#### STATED EXERCISE
Reproduce the lines below word for word, omitting the pictures.

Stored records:
===============
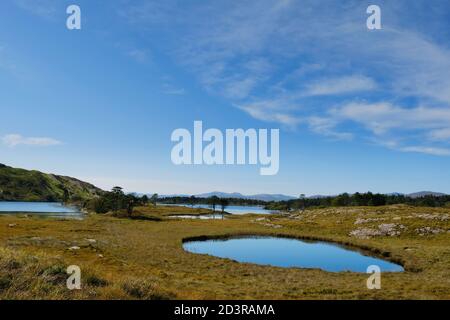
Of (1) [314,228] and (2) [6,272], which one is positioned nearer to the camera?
(2) [6,272]

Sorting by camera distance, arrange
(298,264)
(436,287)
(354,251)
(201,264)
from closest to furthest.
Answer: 1. (436,287)
2. (201,264)
3. (298,264)
4. (354,251)

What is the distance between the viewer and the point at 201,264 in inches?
1684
===============
#### COMPLETE ANSWER
Of (1) [314,228] and (2) [6,272], which one is positioned nearer to the camera?
(2) [6,272]

Sorting by camera distance, arrange
(298,264)
(436,287)
(354,251)
(201,264)
from closest to furthest.
Answer: 1. (436,287)
2. (201,264)
3. (298,264)
4. (354,251)

What is the distance between the viewer and the point at 201,264 in inches?
1684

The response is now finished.